Super Resolution Light Microscopy
Uses two lasers lights to illuminate one nanometer at a time.
Scanning Acoustic
Uses a sound wave of specific frequency that travels through the specimen with a portion being reflected when it hits an interface within the material.
Transmission
Uses a beam electrons instead of light; electrons pass through the specimen; because of the shorter wavelength of electrons, structures smaller than 0.28um can be resolved. The image is two dimensional.
Brightfield
Uses visible light as a source of illumination; cannot resolve structures smaller than 0.2um; specimen appears against a bright background inexpensive and easy to use.
Darkfield
Uses a special condenser with an opaque disk that blocks light from entering the objective lens directly; specimen appears against a black background.

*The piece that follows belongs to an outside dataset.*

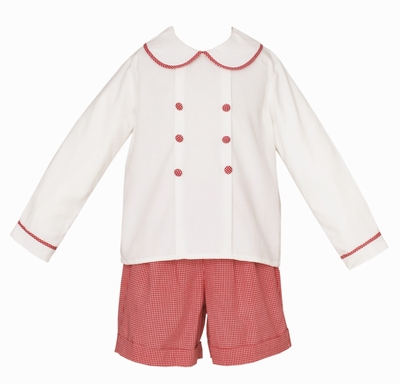 Claire & Charlie Baby / Toddler Boys Winter White Corduroy / Red Check Double Breasted Shorts Set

Differential interface contrast
Uses differences in refractive indexes to produce images. Uses two beams of light separated by prisms; the specimen appears colored as a result of the prism effect. NO staining requirws.
Fluorescence
Uses an ultraviolet or near-ultraviolet source of illumination that causes fluorescent compounds in a specimen to emit light.
Scanning
Uses a beam of electrons instead of light; electrons are reflected from the specimen; because of the shorter wavelength of electrons, structures smaller than 0.2um can be resolved. Image appears three dimensional.
Scanning tunneling
Uses a thin metal probe that scans a specimen and produces an image that reveals the bumps and depressions of the atoms on the surface of the specimen.
Atomic force
Uses a metal-and-diamond probe that is gently forced down along the surface of the specimen. Produces a three-dimensional image. No special prep.